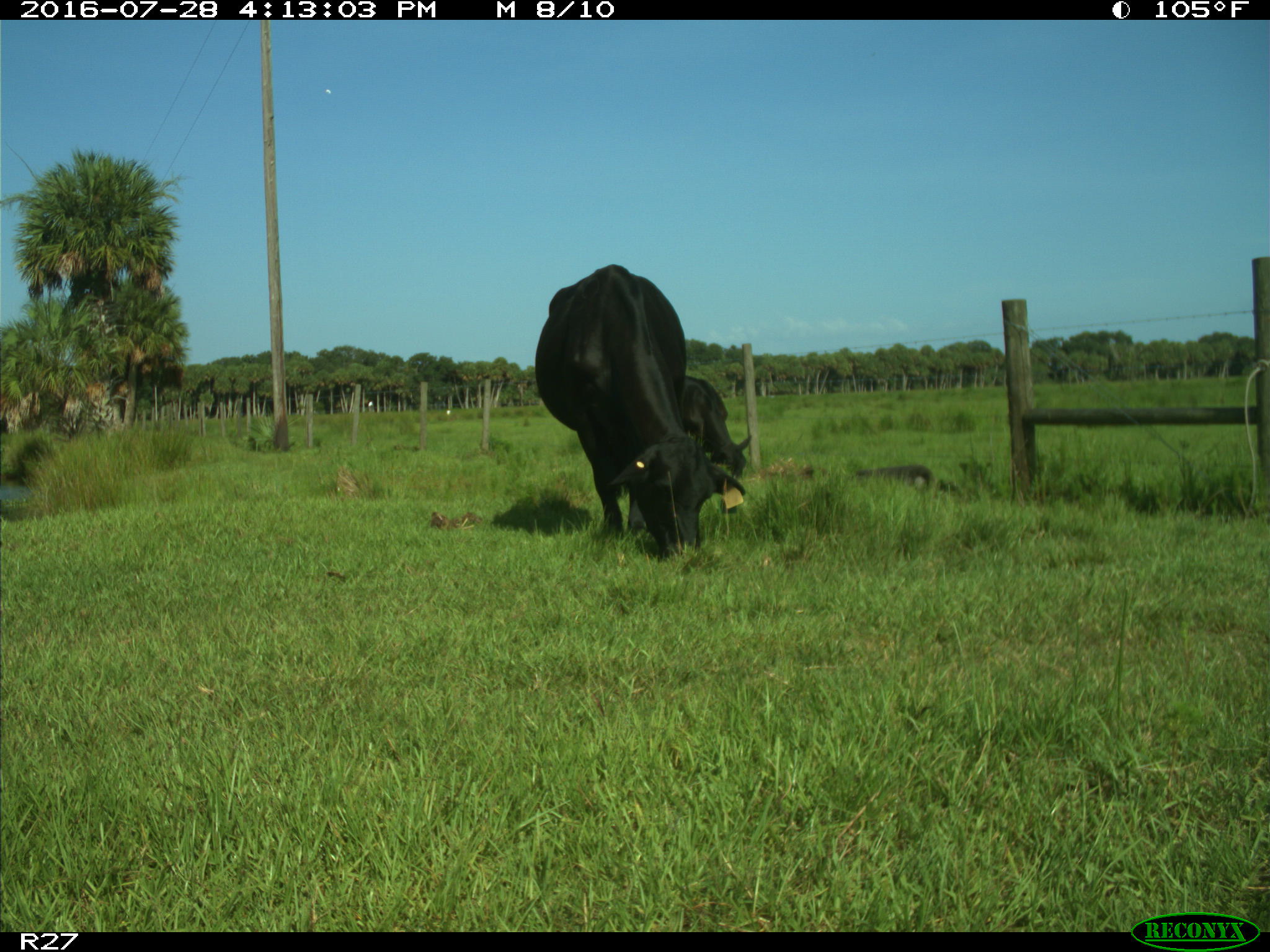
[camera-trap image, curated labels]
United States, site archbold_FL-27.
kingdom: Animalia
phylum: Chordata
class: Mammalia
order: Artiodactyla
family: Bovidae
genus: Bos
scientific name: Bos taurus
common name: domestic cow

==

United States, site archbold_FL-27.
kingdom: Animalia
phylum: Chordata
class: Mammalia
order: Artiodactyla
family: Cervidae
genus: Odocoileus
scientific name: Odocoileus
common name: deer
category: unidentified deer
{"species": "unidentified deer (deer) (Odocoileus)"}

=== BRIEF ===
In the material above, find each line that has the string "name" and return it.

=== RESULT BELOW ===
scientific name: Bos taurus
common name: domestic cow
scientific name: Odocoileus
common name: deer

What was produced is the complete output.